AWS DevOps Blog
Anomaly Detection in AWS Lambda using Amazon DevOps Guru’s ML-powered insights
Critical business applications are monitored in order to prevent anomalies from negatively impacting their operational performance and availability. Amazon DevOps Guru is a Machine Learning (ML) powered solution that aids operations by detecting anomalous behavior and providing insights and recommendations for how to address the root cause before it impacts the customer.
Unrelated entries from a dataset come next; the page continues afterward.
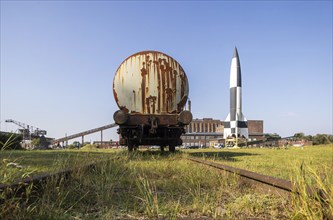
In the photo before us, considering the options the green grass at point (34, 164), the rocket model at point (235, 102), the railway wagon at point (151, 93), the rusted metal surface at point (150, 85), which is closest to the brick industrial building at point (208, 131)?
the rocket model at point (235, 102)

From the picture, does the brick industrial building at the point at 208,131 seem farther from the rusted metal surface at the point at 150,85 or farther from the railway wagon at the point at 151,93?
the rusted metal surface at the point at 150,85

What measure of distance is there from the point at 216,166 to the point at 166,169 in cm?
87

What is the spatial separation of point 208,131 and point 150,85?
4490 inches

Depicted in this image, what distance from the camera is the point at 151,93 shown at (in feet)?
32.4

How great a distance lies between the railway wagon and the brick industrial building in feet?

This post demonstrates how Amazon DevOps Guru can detect an anomaly following a critical AWS Lambda function deployment and its remediation recommendations to fix such behavior.
Solution Overview
Amazon DevOps Guru lets you monitor resources at the region or AWS CloudFormation level. This post will demonstrate how to deploy an AWS Serverless Application Model (AWS SAM) stack, and then enable Amazon DevOps Guru to monitor the stack.
You will utilize the following services:
- AWS Lambda
- Amazon EventBridge
- Amazon DevOps Guru
Figure 1: Amazon DevOps Guru monitoring the resources in an AWS SAM stack
The architecture diagram shows an AWS SAM stack containing AWS Lambda and Amazon EventBridge resources, as well as Amazon DevOps Guru monitoring the resources in the AWS SAM stack.
This post simulates a real-world scenario where an anomaly is introduced in the AWS Lambda function in the form of latency. While the AWS Lambda function execution time is within its timeout threshold, it is not at optimal performance. This anomalous execution time can result in larger compute times and costs. Furthermore, this post demonstrates how Amazon DevOps Guru identifies this anomaly and provides recommendations for remediation.
Here is an overview of the steps that we will conduct:
- First, we will deploy the AWS SAM stack containing a healthy AWS Lambda function with an Amazon EventBridge rule to invoke it on a regular basis.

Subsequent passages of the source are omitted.